The Ego and Analysis of Defense by Paul Gray
Author:Paul Gray [Gray, Paul]
Language: eng
Format: epub, pdf
Publisher: Jason Aronson, Inc.
Published: 2005-04-14T00:00:00+00:00
ON DIMINISHING THE UNANALYTIC EFFECTS
OF SUPPORTIVE TRANSFERENCE
Having argued against relying on transference of superego elements for overcoming resistance in the analysis of those patients who are potentially able to gain more from essential psychoanalysis, I shall consider some ways of minimizing such measures. Some inroads into this subject were part of my introductory paper (Gray 1987, Chapter 5 in this volume). In the case of the second form of reexternalized affectionate, possibly more maternally based transferences, the task, for reasons I have touched on, is more challenging for the analyst, but rewarding for the patient.
First, let us consider some transference messages the medium might convey and how to substitute for them the messages the analyst relays: the ideas intended to further patients’ conscious, rational, and usable insight into how their mind works, so that they may gain greater autonomous control over it (as contrasted with interpersonal fantasy). Kohut left us with a useful description of a part of the mother as medium that has a self-esteem building (“affirming”) effect for the small child: “the gleam in the mother’s eye.” In a workshop at the International Congress in Vienna, I asked him how much “gleam” he felt should be conveyed in the analyst’s comments to the patient. His quick reply was, “You cannot do analysis with a computer!” I believe that answer avoids the point. Actually, there is a considerable range of analytically effective non-gleam, non-affirming attitudes the analyst can impart without beginning to resemble an impersonal computer.
What the analyst chooses to convey stems, optimally, from an ad hoc clinical decision. I am aware that the distortions of unanalyzed transference weigh heavily on what attitude the patient hears in any communication of the analyst. A professional man with considerable narcissistic character disturbance, with whom I chose to speak at one point in a particularly thoughtful, gentle voice, shook his head from side to side as though wishing to shut out my voice, and cried out, “Why are you shouting at me?” He was not being facetious; he heard it that way. Nevertheless, what the analyst manifestly conveys, the patient in most instances eventually perceives either as though the analyst is one who wishes to make an idea intellectually clear, or as though the analyst is willing, instead, to be supportive by being an “understanding” person.
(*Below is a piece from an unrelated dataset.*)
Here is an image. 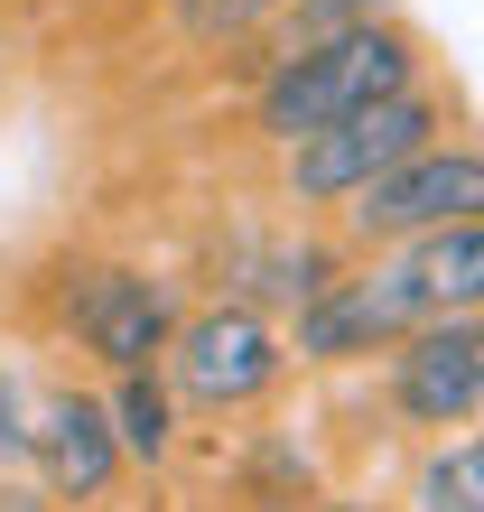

It is dismaying the way many of the attitudinal components of wider-scope methodologies have spilled over into analytic contexts where such attitudes are unnecessary and contraindicated. I have “sat in” at classes in “standard” technique where the instructor gave advice about the manner of speaking to analysands. One recommendation was that the analyst always “share empathy” by speaking movingly and sympathetically when referring to a patient’s painful affect. A different setting yielded a suggestion that the analyst speak softly and tenderly, as a lover might share an intimate thought. Another group was instructed that to “like” the patient would be an especially important factor in the success of an analysis—there seemed only a choice between liking and disliking, no mention of tactful objectivity.